Here at King’s College London, we are proud to be one of the partners involved in HappyMums, this important research project. Here’s more about what we hope to achieve:



The consortium comprises researchers who study perinatal mental health in many ways, and we hope that by coming together, we can build a broader understanding of pregnancy and mental health. For example, to study the role of the placenta, we have researchers who work with human volunteers who donate their placenta for research after birth, and this knowledge can be combined with that of other research teams, who study the placenta in different species of fish!

We believe that it is important that researchers who study a topic in different ways can combine and share their knowledge, to move our understanding forward more quickly.



So that we can better predict the development of antenatal depression, the consortium will also bring together a number of cohort studies (longitudinal research that follows participants over a number of years), which have recruited families from across Europe to collect data about pregnancy and the postnatal period, and what factors might be related to perinatal mental health.
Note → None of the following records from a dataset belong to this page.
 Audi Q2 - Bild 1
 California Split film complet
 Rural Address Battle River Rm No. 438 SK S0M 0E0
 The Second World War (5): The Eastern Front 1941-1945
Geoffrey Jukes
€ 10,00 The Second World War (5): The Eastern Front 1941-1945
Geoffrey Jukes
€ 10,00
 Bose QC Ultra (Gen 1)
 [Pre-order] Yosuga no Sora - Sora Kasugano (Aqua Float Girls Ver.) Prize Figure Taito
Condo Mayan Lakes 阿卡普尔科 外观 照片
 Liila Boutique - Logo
For example, these include pregnancy health, stressful life events and biological measurements of hormones and the immune system, as well as genetics.

By studying antenatal depression in so many participants, across many countries, we hope to gather understanding of which factors are most important in protecting someone from developing depression (for example good social support), and which can be most detrimental.
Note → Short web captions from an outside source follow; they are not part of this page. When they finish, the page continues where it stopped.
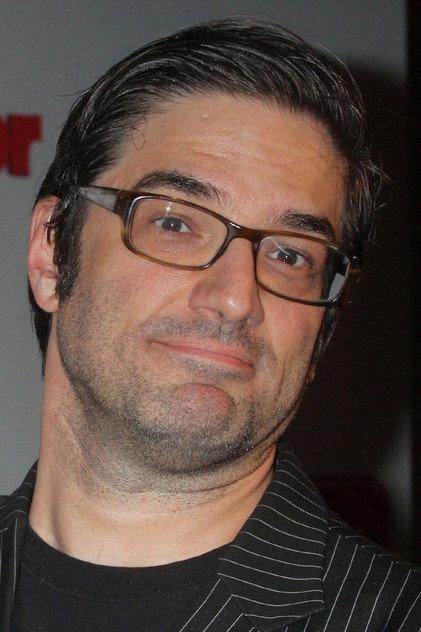Tim Lagasse - Actor Profile Photo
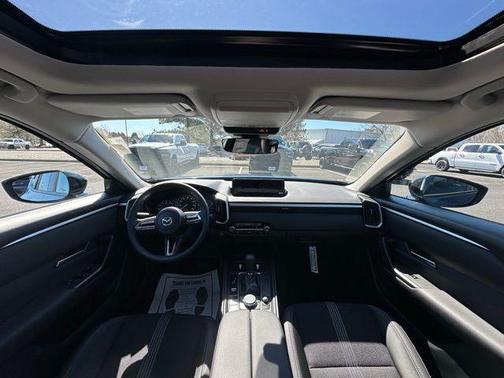 2026 Mazda CX-50 2.5 S PREFERRED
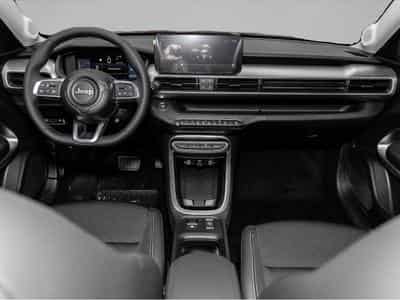 Jeep Wrangler (2026) - Foto 5
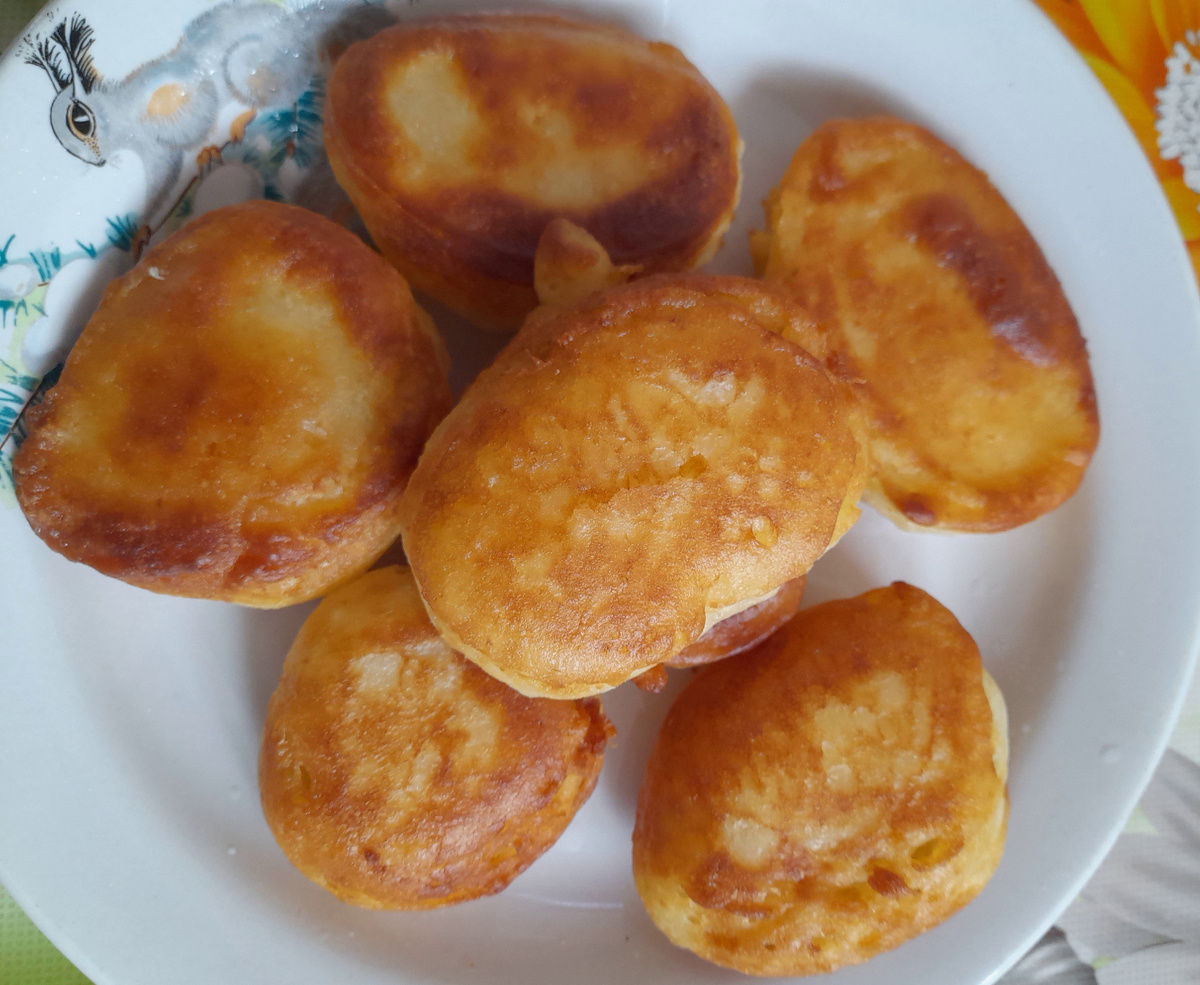 Фото автора канала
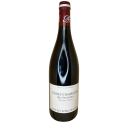 Burguet Gevrey Mes Favorites 2023 Rouge Bouteille Vin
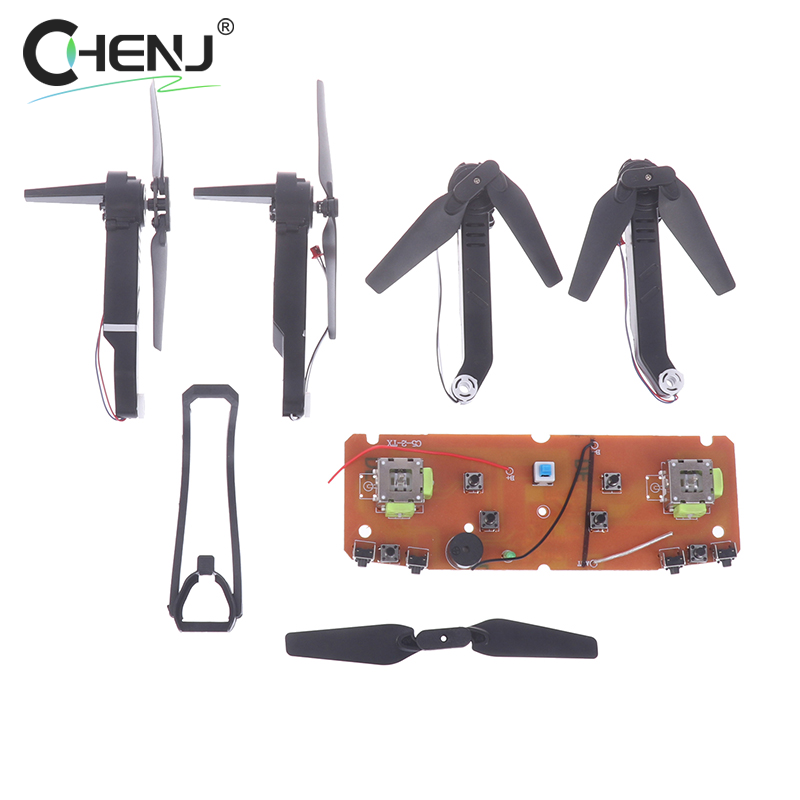 Foldable RC Drone Spare Parts  - Drone E88 Rc Quadcopter ulasan dan harga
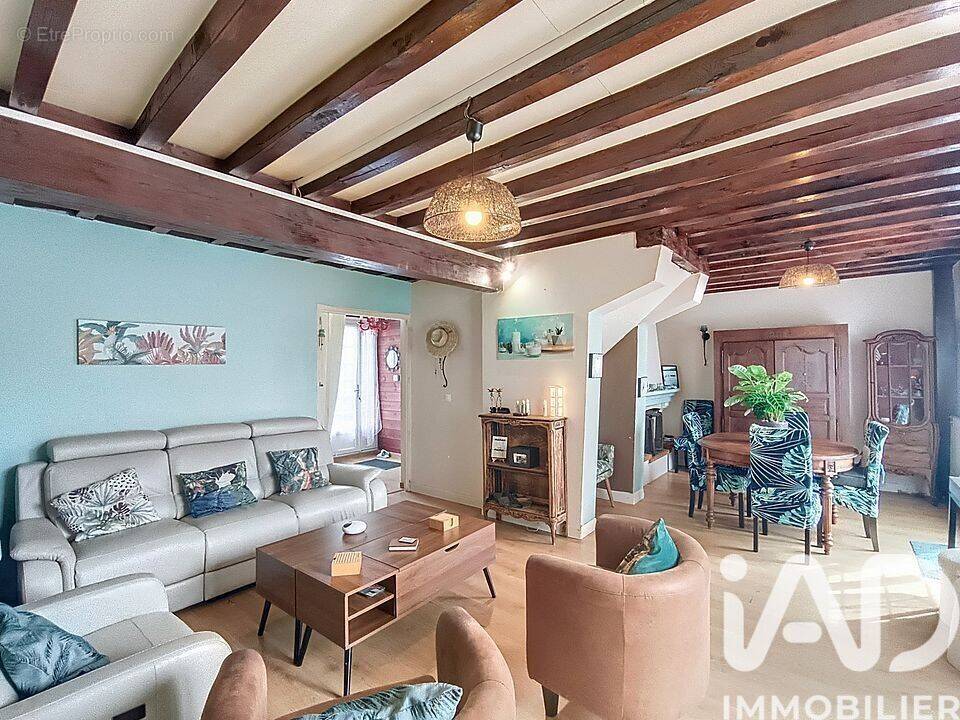 Photo 1 - Maison à OZOIR-LA-FERRIERE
Following on from learning to predict antenatal depression in a more effective way, if we can do this, we can also become better at treating antenatal depression, by identifying it earlier, and by being able to target intervention and support to those who most need it.


One way we are doing this in HappyMums, is by developing a mobile app, which will be used to gather information from pregnant women who volunteer to be part of our pilot study.
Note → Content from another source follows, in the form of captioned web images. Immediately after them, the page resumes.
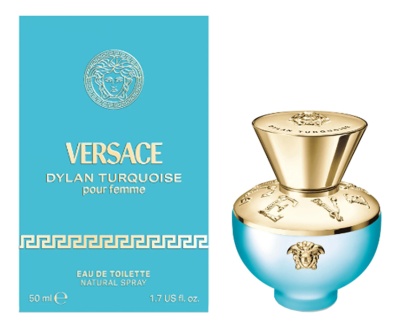 apă de toaletă 50 ml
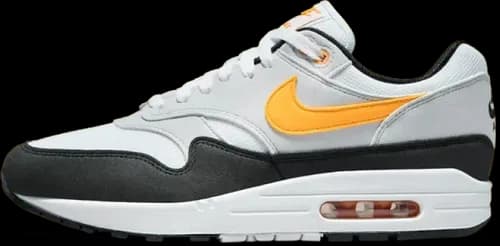 image de Nike Air Max 1 "White University Gold" FD9082-104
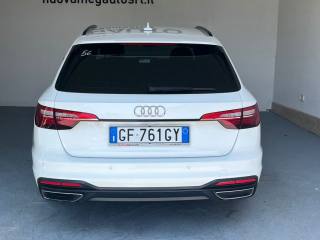 AUDI A4 usata, con Autoradio
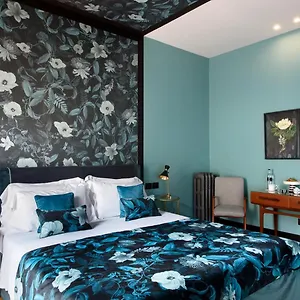Velona's Jungle Luxury 3*, Florence Italie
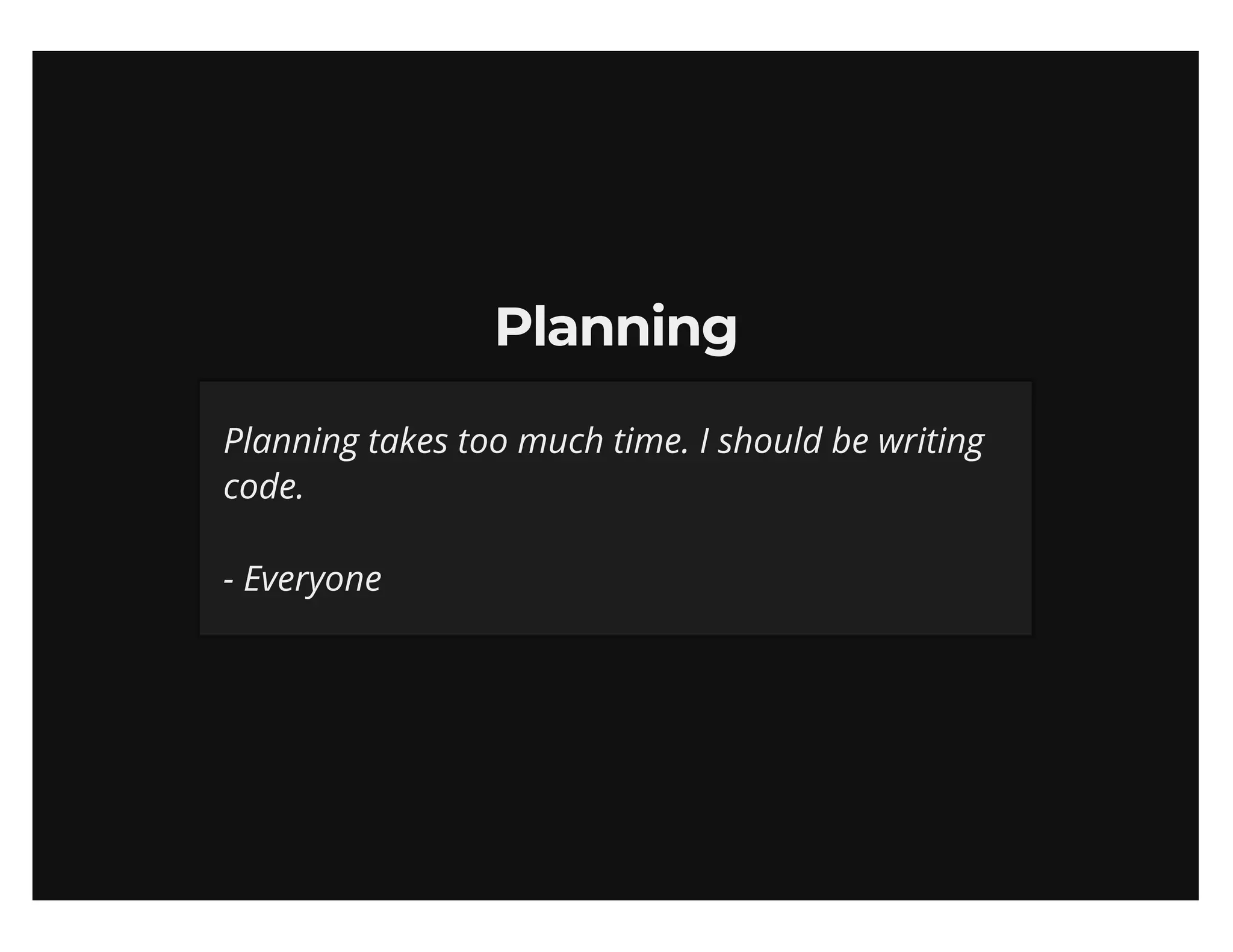 Maximize your output (sans productivity shame)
We will use this information, after they have given birth, to build programmes capable of predicting who was most likely to develop antenatal depression. The study will be run across 6 countries in Europe (UK, Italy, Germany, Croatia, Poland, Finland), and will recruit over 1000 participants in total.


The app will also be used to gather information from volunteers in 3 ways:

  1. asking volunteers to complete questionnaires about their mental health in the app;

  2. giving volunteers access to game-like activities, which involve asking them to speak aloud, or type answers to daily questions, to see if information can be gained from the tone of someone’s voice, or the way they type on their phone;

  3. by collecting information which is already passively collected in most smartphones, for example light sensors, step counters, and GPS locations.


As well as being used as a data collection tool, the app will also give users access to a “mum-to-be wellbeing course”, which will provide information about pregnancy and childbirth, curated by experts in the consortium. There will also be space in the app for users to monitor their own pregnancy and health.


We hope that we will learn more about if and how women would like this information to be used by their doctors or midwives to improve their care, and what information would be most helpful to provide to clinicians so that they can do make the best decisions for their patients.

As you can see, the HappyMums consortium is working hard to bring together many research groups to improve the experience of women during and after their pregnancy, and to support mental health during this very important time.